ZBP1-MLKL-dependent Necroptosis Triggers STING-mediated Cytosolic DNA Sensing and Promotes Antitumor Immunity of Radiation

Ionizing radiation promotes cytosolic DNA sensing and consequent antitumor immune responses. But how tumor cell-intrinsic cytosolic DNA sensing is initiated by radiation remains poorly defined. Here, we demonstrated that STING-mediated type I interferon production in tumor cells after radiation relied on the engagement of MLKL-mediated necroptosis, which was elicited by the ZBP1-RIPK3 signaling axis.

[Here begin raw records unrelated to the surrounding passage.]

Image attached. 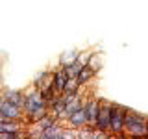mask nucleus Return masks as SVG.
<instances>
[{
    "mask_svg": "<svg viewBox=\"0 0 148 139\" xmlns=\"http://www.w3.org/2000/svg\"><path fill=\"white\" fill-rule=\"evenodd\" d=\"M22 111H24V117L22 120L30 126L35 120H39L43 115L48 113V106H46L45 98L41 96V91L35 89V87H30V89L24 91V104H22Z\"/></svg>",
    "mask_w": 148,
    "mask_h": 139,
    "instance_id": "obj_1",
    "label": "nucleus"
},
{
    "mask_svg": "<svg viewBox=\"0 0 148 139\" xmlns=\"http://www.w3.org/2000/svg\"><path fill=\"white\" fill-rule=\"evenodd\" d=\"M122 136L124 137H148V117L128 108Z\"/></svg>",
    "mask_w": 148,
    "mask_h": 139,
    "instance_id": "obj_2",
    "label": "nucleus"
},
{
    "mask_svg": "<svg viewBox=\"0 0 148 139\" xmlns=\"http://www.w3.org/2000/svg\"><path fill=\"white\" fill-rule=\"evenodd\" d=\"M126 111H128L126 106L113 104V108H111V120H109V133H111V137H120L122 136Z\"/></svg>",
    "mask_w": 148,
    "mask_h": 139,
    "instance_id": "obj_3",
    "label": "nucleus"
},
{
    "mask_svg": "<svg viewBox=\"0 0 148 139\" xmlns=\"http://www.w3.org/2000/svg\"><path fill=\"white\" fill-rule=\"evenodd\" d=\"M111 108H113V102L109 100H100V108H98V115H96V122L95 128L100 130H108L109 132V120H111Z\"/></svg>",
    "mask_w": 148,
    "mask_h": 139,
    "instance_id": "obj_4",
    "label": "nucleus"
},
{
    "mask_svg": "<svg viewBox=\"0 0 148 139\" xmlns=\"http://www.w3.org/2000/svg\"><path fill=\"white\" fill-rule=\"evenodd\" d=\"M0 111H2V115L6 119H11V120H21L22 117H24V111H22V108L11 104V102L6 100L2 95H0Z\"/></svg>",
    "mask_w": 148,
    "mask_h": 139,
    "instance_id": "obj_5",
    "label": "nucleus"
},
{
    "mask_svg": "<svg viewBox=\"0 0 148 139\" xmlns=\"http://www.w3.org/2000/svg\"><path fill=\"white\" fill-rule=\"evenodd\" d=\"M65 126H72V128H82V126H87V117H85V109H83V104L82 108H78L74 113H71L67 119L63 120Z\"/></svg>",
    "mask_w": 148,
    "mask_h": 139,
    "instance_id": "obj_6",
    "label": "nucleus"
},
{
    "mask_svg": "<svg viewBox=\"0 0 148 139\" xmlns=\"http://www.w3.org/2000/svg\"><path fill=\"white\" fill-rule=\"evenodd\" d=\"M0 95H2L6 100H9L11 104L18 106V108H22V104H24V91H21V89H11V87H4V89L0 91Z\"/></svg>",
    "mask_w": 148,
    "mask_h": 139,
    "instance_id": "obj_7",
    "label": "nucleus"
},
{
    "mask_svg": "<svg viewBox=\"0 0 148 139\" xmlns=\"http://www.w3.org/2000/svg\"><path fill=\"white\" fill-rule=\"evenodd\" d=\"M63 120H54L46 130L41 132V139H61V132H63Z\"/></svg>",
    "mask_w": 148,
    "mask_h": 139,
    "instance_id": "obj_8",
    "label": "nucleus"
},
{
    "mask_svg": "<svg viewBox=\"0 0 148 139\" xmlns=\"http://www.w3.org/2000/svg\"><path fill=\"white\" fill-rule=\"evenodd\" d=\"M67 78H69V76L65 74V71H63L61 65H59L58 69H54V71H52V87H54L56 93H63Z\"/></svg>",
    "mask_w": 148,
    "mask_h": 139,
    "instance_id": "obj_9",
    "label": "nucleus"
},
{
    "mask_svg": "<svg viewBox=\"0 0 148 139\" xmlns=\"http://www.w3.org/2000/svg\"><path fill=\"white\" fill-rule=\"evenodd\" d=\"M63 109H65V100H63L61 95H58V96H56V98L48 104V113L54 115L56 119L63 120Z\"/></svg>",
    "mask_w": 148,
    "mask_h": 139,
    "instance_id": "obj_10",
    "label": "nucleus"
},
{
    "mask_svg": "<svg viewBox=\"0 0 148 139\" xmlns=\"http://www.w3.org/2000/svg\"><path fill=\"white\" fill-rule=\"evenodd\" d=\"M96 74H98V72H96L95 69H91L89 65H83L82 71H80V74H78L76 78H78V82H80L82 87H87V85H89V83L96 78Z\"/></svg>",
    "mask_w": 148,
    "mask_h": 139,
    "instance_id": "obj_11",
    "label": "nucleus"
},
{
    "mask_svg": "<svg viewBox=\"0 0 148 139\" xmlns=\"http://www.w3.org/2000/svg\"><path fill=\"white\" fill-rule=\"evenodd\" d=\"M52 80V71H39L34 76V80H32V87H35V89H43V87Z\"/></svg>",
    "mask_w": 148,
    "mask_h": 139,
    "instance_id": "obj_12",
    "label": "nucleus"
},
{
    "mask_svg": "<svg viewBox=\"0 0 148 139\" xmlns=\"http://www.w3.org/2000/svg\"><path fill=\"white\" fill-rule=\"evenodd\" d=\"M80 91H83V87L80 85L78 78L69 76L67 82H65V89H63V93H80Z\"/></svg>",
    "mask_w": 148,
    "mask_h": 139,
    "instance_id": "obj_13",
    "label": "nucleus"
},
{
    "mask_svg": "<svg viewBox=\"0 0 148 139\" xmlns=\"http://www.w3.org/2000/svg\"><path fill=\"white\" fill-rule=\"evenodd\" d=\"M61 67H63V71H65L67 76H74V78H76L78 74H80L83 65H80L78 61H71V63H67V65H61Z\"/></svg>",
    "mask_w": 148,
    "mask_h": 139,
    "instance_id": "obj_14",
    "label": "nucleus"
},
{
    "mask_svg": "<svg viewBox=\"0 0 148 139\" xmlns=\"http://www.w3.org/2000/svg\"><path fill=\"white\" fill-rule=\"evenodd\" d=\"M78 52H80V50H76V48H72V50H67V52H63L61 56H59V65H67V63H71V61H76V58H78Z\"/></svg>",
    "mask_w": 148,
    "mask_h": 139,
    "instance_id": "obj_15",
    "label": "nucleus"
},
{
    "mask_svg": "<svg viewBox=\"0 0 148 139\" xmlns=\"http://www.w3.org/2000/svg\"><path fill=\"white\" fill-rule=\"evenodd\" d=\"M87 65H89L91 69H95L96 72L102 69V58H100V54H96V52H91L89 56V61H87Z\"/></svg>",
    "mask_w": 148,
    "mask_h": 139,
    "instance_id": "obj_16",
    "label": "nucleus"
},
{
    "mask_svg": "<svg viewBox=\"0 0 148 139\" xmlns=\"http://www.w3.org/2000/svg\"><path fill=\"white\" fill-rule=\"evenodd\" d=\"M92 136V126H82V128H78L76 130V137H83V139H91Z\"/></svg>",
    "mask_w": 148,
    "mask_h": 139,
    "instance_id": "obj_17",
    "label": "nucleus"
},
{
    "mask_svg": "<svg viewBox=\"0 0 148 139\" xmlns=\"http://www.w3.org/2000/svg\"><path fill=\"white\" fill-rule=\"evenodd\" d=\"M71 137H76V128H72V126H63L61 139H71Z\"/></svg>",
    "mask_w": 148,
    "mask_h": 139,
    "instance_id": "obj_18",
    "label": "nucleus"
},
{
    "mask_svg": "<svg viewBox=\"0 0 148 139\" xmlns=\"http://www.w3.org/2000/svg\"><path fill=\"white\" fill-rule=\"evenodd\" d=\"M89 56H91V50H83V52H78L76 61L80 63V65H87V61H89Z\"/></svg>",
    "mask_w": 148,
    "mask_h": 139,
    "instance_id": "obj_19",
    "label": "nucleus"
},
{
    "mask_svg": "<svg viewBox=\"0 0 148 139\" xmlns=\"http://www.w3.org/2000/svg\"><path fill=\"white\" fill-rule=\"evenodd\" d=\"M4 119H6V117H4V115H2V111H0V120H4Z\"/></svg>",
    "mask_w": 148,
    "mask_h": 139,
    "instance_id": "obj_20",
    "label": "nucleus"
}]
</instances>
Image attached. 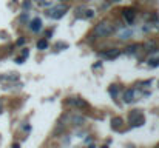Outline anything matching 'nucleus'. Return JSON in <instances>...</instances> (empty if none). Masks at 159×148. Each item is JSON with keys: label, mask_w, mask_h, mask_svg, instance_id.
<instances>
[{"label": "nucleus", "mask_w": 159, "mask_h": 148, "mask_svg": "<svg viewBox=\"0 0 159 148\" xmlns=\"http://www.w3.org/2000/svg\"><path fill=\"white\" fill-rule=\"evenodd\" d=\"M113 33H114V26L111 23H108V22H101L94 28V35L96 37H108Z\"/></svg>", "instance_id": "obj_1"}, {"label": "nucleus", "mask_w": 159, "mask_h": 148, "mask_svg": "<svg viewBox=\"0 0 159 148\" xmlns=\"http://www.w3.org/2000/svg\"><path fill=\"white\" fill-rule=\"evenodd\" d=\"M128 120H130V125H131V127H140V125H142V123L145 122L144 114L140 113L139 110L131 111V113H130V117H128Z\"/></svg>", "instance_id": "obj_2"}, {"label": "nucleus", "mask_w": 159, "mask_h": 148, "mask_svg": "<svg viewBox=\"0 0 159 148\" xmlns=\"http://www.w3.org/2000/svg\"><path fill=\"white\" fill-rule=\"evenodd\" d=\"M68 11V6L66 5H59L56 8H53L51 11H48V16L53 17V19H62L65 16V12Z\"/></svg>", "instance_id": "obj_3"}, {"label": "nucleus", "mask_w": 159, "mask_h": 148, "mask_svg": "<svg viewBox=\"0 0 159 148\" xmlns=\"http://www.w3.org/2000/svg\"><path fill=\"white\" fill-rule=\"evenodd\" d=\"M68 105H71V106H77V108H87V106H88L87 102L82 100V99H77V97L70 99V100H68Z\"/></svg>", "instance_id": "obj_4"}, {"label": "nucleus", "mask_w": 159, "mask_h": 148, "mask_svg": "<svg viewBox=\"0 0 159 148\" xmlns=\"http://www.w3.org/2000/svg\"><path fill=\"white\" fill-rule=\"evenodd\" d=\"M122 16L125 17V20L128 22V23H131V22L134 20V17H136V11L131 10V8H125V10L122 11Z\"/></svg>", "instance_id": "obj_5"}, {"label": "nucleus", "mask_w": 159, "mask_h": 148, "mask_svg": "<svg viewBox=\"0 0 159 148\" xmlns=\"http://www.w3.org/2000/svg\"><path fill=\"white\" fill-rule=\"evenodd\" d=\"M121 54V49H117V48H113V49H108V51L105 53V59H108V60H113V59H116L117 56Z\"/></svg>", "instance_id": "obj_6"}, {"label": "nucleus", "mask_w": 159, "mask_h": 148, "mask_svg": "<svg viewBox=\"0 0 159 148\" xmlns=\"http://www.w3.org/2000/svg\"><path fill=\"white\" fill-rule=\"evenodd\" d=\"M40 28H42V20H40L39 17H36V19L29 23V29L33 31V33H37Z\"/></svg>", "instance_id": "obj_7"}, {"label": "nucleus", "mask_w": 159, "mask_h": 148, "mask_svg": "<svg viewBox=\"0 0 159 148\" xmlns=\"http://www.w3.org/2000/svg\"><path fill=\"white\" fill-rule=\"evenodd\" d=\"M134 100V89H127V91L124 93V102L125 104H130V102Z\"/></svg>", "instance_id": "obj_8"}, {"label": "nucleus", "mask_w": 159, "mask_h": 148, "mask_svg": "<svg viewBox=\"0 0 159 148\" xmlns=\"http://www.w3.org/2000/svg\"><path fill=\"white\" fill-rule=\"evenodd\" d=\"M111 123H113L111 127H113V128L116 130L117 127H121V123H122V119H121V117H114V119L111 120Z\"/></svg>", "instance_id": "obj_9"}, {"label": "nucleus", "mask_w": 159, "mask_h": 148, "mask_svg": "<svg viewBox=\"0 0 159 148\" xmlns=\"http://www.w3.org/2000/svg\"><path fill=\"white\" fill-rule=\"evenodd\" d=\"M47 46H48V42H47V40H39V42H37V48H39V49H45Z\"/></svg>", "instance_id": "obj_10"}, {"label": "nucleus", "mask_w": 159, "mask_h": 148, "mask_svg": "<svg viewBox=\"0 0 159 148\" xmlns=\"http://www.w3.org/2000/svg\"><path fill=\"white\" fill-rule=\"evenodd\" d=\"M131 35V31H124V33L121 34V39H128Z\"/></svg>", "instance_id": "obj_11"}, {"label": "nucleus", "mask_w": 159, "mask_h": 148, "mask_svg": "<svg viewBox=\"0 0 159 148\" xmlns=\"http://www.w3.org/2000/svg\"><path fill=\"white\" fill-rule=\"evenodd\" d=\"M139 48V45H133V46L127 48V53H136V49Z\"/></svg>", "instance_id": "obj_12"}, {"label": "nucleus", "mask_w": 159, "mask_h": 148, "mask_svg": "<svg viewBox=\"0 0 159 148\" xmlns=\"http://www.w3.org/2000/svg\"><path fill=\"white\" fill-rule=\"evenodd\" d=\"M85 122V117H76L74 119V123L76 125H80V123H84Z\"/></svg>", "instance_id": "obj_13"}, {"label": "nucleus", "mask_w": 159, "mask_h": 148, "mask_svg": "<svg viewBox=\"0 0 159 148\" xmlns=\"http://www.w3.org/2000/svg\"><path fill=\"white\" fill-rule=\"evenodd\" d=\"M150 66H159V59H153V60H150Z\"/></svg>", "instance_id": "obj_14"}, {"label": "nucleus", "mask_w": 159, "mask_h": 148, "mask_svg": "<svg viewBox=\"0 0 159 148\" xmlns=\"http://www.w3.org/2000/svg\"><path fill=\"white\" fill-rule=\"evenodd\" d=\"M25 43V39H19V40H17V45H19V46H20V45H23Z\"/></svg>", "instance_id": "obj_15"}, {"label": "nucleus", "mask_w": 159, "mask_h": 148, "mask_svg": "<svg viewBox=\"0 0 159 148\" xmlns=\"http://www.w3.org/2000/svg\"><path fill=\"white\" fill-rule=\"evenodd\" d=\"M56 48H66V45L65 43H59V45H56Z\"/></svg>", "instance_id": "obj_16"}, {"label": "nucleus", "mask_w": 159, "mask_h": 148, "mask_svg": "<svg viewBox=\"0 0 159 148\" xmlns=\"http://www.w3.org/2000/svg\"><path fill=\"white\" fill-rule=\"evenodd\" d=\"M85 17H93V11H87V14H85Z\"/></svg>", "instance_id": "obj_17"}, {"label": "nucleus", "mask_w": 159, "mask_h": 148, "mask_svg": "<svg viewBox=\"0 0 159 148\" xmlns=\"http://www.w3.org/2000/svg\"><path fill=\"white\" fill-rule=\"evenodd\" d=\"M26 19H28V16H26V14H23V16H22V17H20V20H22V22H25Z\"/></svg>", "instance_id": "obj_18"}, {"label": "nucleus", "mask_w": 159, "mask_h": 148, "mask_svg": "<svg viewBox=\"0 0 159 148\" xmlns=\"http://www.w3.org/2000/svg\"><path fill=\"white\" fill-rule=\"evenodd\" d=\"M29 5H31L29 2H25V3H23V8H29Z\"/></svg>", "instance_id": "obj_19"}, {"label": "nucleus", "mask_w": 159, "mask_h": 148, "mask_svg": "<svg viewBox=\"0 0 159 148\" xmlns=\"http://www.w3.org/2000/svg\"><path fill=\"white\" fill-rule=\"evenodd\" d=\"M12 148H19V145H17V143H14V145H12Z\"/></svg>", "instance_id": "obj_20"}, {"label": "nucleus", "mask_w": 159, "mask_h": 148, "mask_svg": "<svg viewBox=\"0 0 159 148\" xmlns=\"http://www.w3.org/2000/svg\"><path fill=\"white\" fill-rule=\"evenodd\" d=\"M0 113H2V102H0Z\"/></svg>", "instance_id": "obj_21"}, {"label": "nucleus", "mask_w": 159, "mask_h": 148, "mask_svg": "<svg viewBox=\"0 0 159 148\" xmlns=\"http://www.w3.org/2000/svg\"><path fill=\"white\" fill-rule=\"evenodd\" d=\"M111 2H119V0H111Z\"/></svg>", "instance_id": "obj_22"}]
</instances>
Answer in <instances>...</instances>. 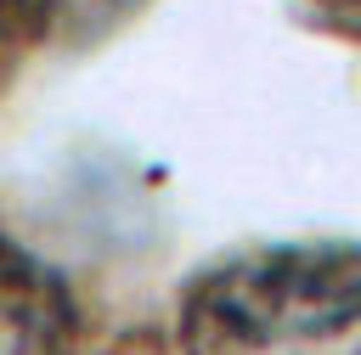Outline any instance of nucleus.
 Listing matches in <instances>:
<instances>
[{"label":"nucleus","mask_w":361,"mask_h":355,"mask_svg":"<svg viewBox=\"0 0 361 355\" xmlns=\"http://www.w3.org/2000/svg\"><path fill=\"white\" fill-rule=\"evenodd\" d=\"M23 6H34V11H39V23L51 28V23H62V17L85 23L90 11H102V6H130V0H23Z\"/></svg>","instance_id":"3"},{"label":"nucleus","mask_w":361,"mask_h":355,"mask_svg":"<svg viewBox=\"0 0 361 355\" xmlns=\"http://www.w3.org/2000/svg\"><path fill=\"white\" fill-rule=\"evenodd\" d=\"M73 332L56 276L0 237V355H62Z\"/></svg>","instance_id":"2"},{"label":"nucleus","mask_w":361,"mask_h":355,"mask_svg":"<svg viewBox=\"0 0 361 355\" xmlns=\"http://www.w3.org/2000/svg\"><path fill=\"white\" fill-rule=\"evenodd\" d=\"M361 321V242H288L209 270L180 304L186 355L333 338Z\"/></svg>","instance_id":"1"},{"label":"nucleus","mask_w":361,"mask_h":355,"mask_svg":"<svg viewBox=\"0 0 361 355\" xmlns=\"http://www.w3.org/2000/svg\"><path fill=\"white\" fill-rule=\"evenodd\" d=\"M338 6H361V0H338Z\"/></svg>","instance_id":"4"}]
</instances>
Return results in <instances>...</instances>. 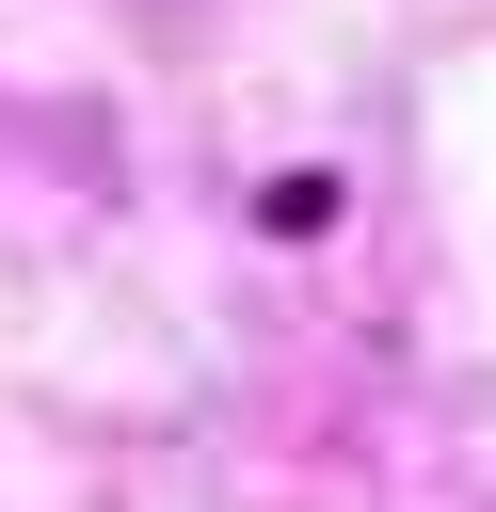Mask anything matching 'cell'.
Here are the masks:
<instances>
[]
</instances>
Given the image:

Physiologically, tumor cell-intrinsic ZBP1-MLKL cascade augmented antitumor immune responses after radiation largely by regulating STING signaling. Mechanistically, ZBP1-MLKL-dependent necroptosis maintained the enrichment of mitochondria DNA inside the cytosol of tumor cells after radiation in a cell-density dependent fashion, contributing to type I interferon responses. In contrast, ablation of caspase-8 unleashed ZBP1-MLKL cascade to gain enhanced cytosolic DNA sensing, and in turn potentiated therapeutic effects of radiation. Thus, our findings uncover an unanticipated mechanism that ZBP1-MLKL-dependent necroptosis drives cytosolic DNA sensing-mediated antitumor immunity after radiation, and provide new strategy to improve radiotherapy by inhibiting caspase-8 cascade. WT-MC38 (CRISPR-Ctrl) or MLKL-KO MC38 (MLKL-gRNA3) tumor cells were subjected to single fraction of X-ray (15 Gy). 60 hours later, total RNA from each sample was extracted using Trizol Reagent following standard protocols and mRNA sequencing was performed.